The people who gave the world email, the iPhone, and the text message now want to save the world from information overload. In the latest issue of the electronic engineering magazine IEEE Spectrum, Nathan Zeldes explains how technologists are trying to save people from the constant interruptions, irritations, and maddening deluge of information that’s ubiquitous in daily life. Zeldes, a former productivity guru for Intel Corp, writes that the current situation resembles the “tragedy of the commons” scenario: “Everyone would prefer that there be fewer messages, but nobody can afford to be the first to cut back on sending them.”
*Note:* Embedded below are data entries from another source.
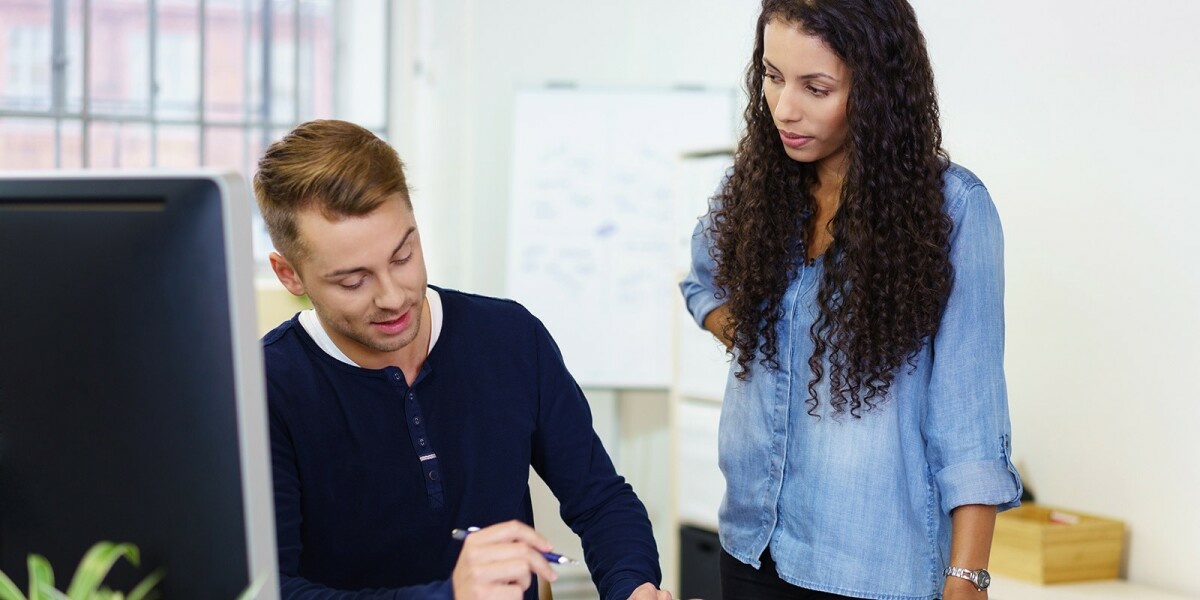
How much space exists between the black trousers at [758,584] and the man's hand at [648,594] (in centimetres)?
33

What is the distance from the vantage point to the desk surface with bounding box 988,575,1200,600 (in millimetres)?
2400

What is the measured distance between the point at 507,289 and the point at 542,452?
2.58 m

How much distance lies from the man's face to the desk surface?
1.53m

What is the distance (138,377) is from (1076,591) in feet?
6.85

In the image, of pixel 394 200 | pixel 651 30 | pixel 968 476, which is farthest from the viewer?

Companies have sent out memos and instituted policies, but that’s not always enough. Engineers have taken matters into their own hands, coming up with software that would help people prioritize their incoming messages and shield their personal time. Zeldes points to Priorities, a prototype program released by Microsoft that analyzes incoming messages to predict their importance. It also is designed to monitor the recipient’s activity, to see if that person should be interrupted. There are also programs like ClearContext Professional that is designed to help people clean up their inboxes.
Before implementing those new programs or any new technologies, Zeldes writes, “we should figure out how best to use it in the cultural context it will inhabit.” That way people won’t be plagued with more technology that's designed to improve productivity but ends up just wasting itme.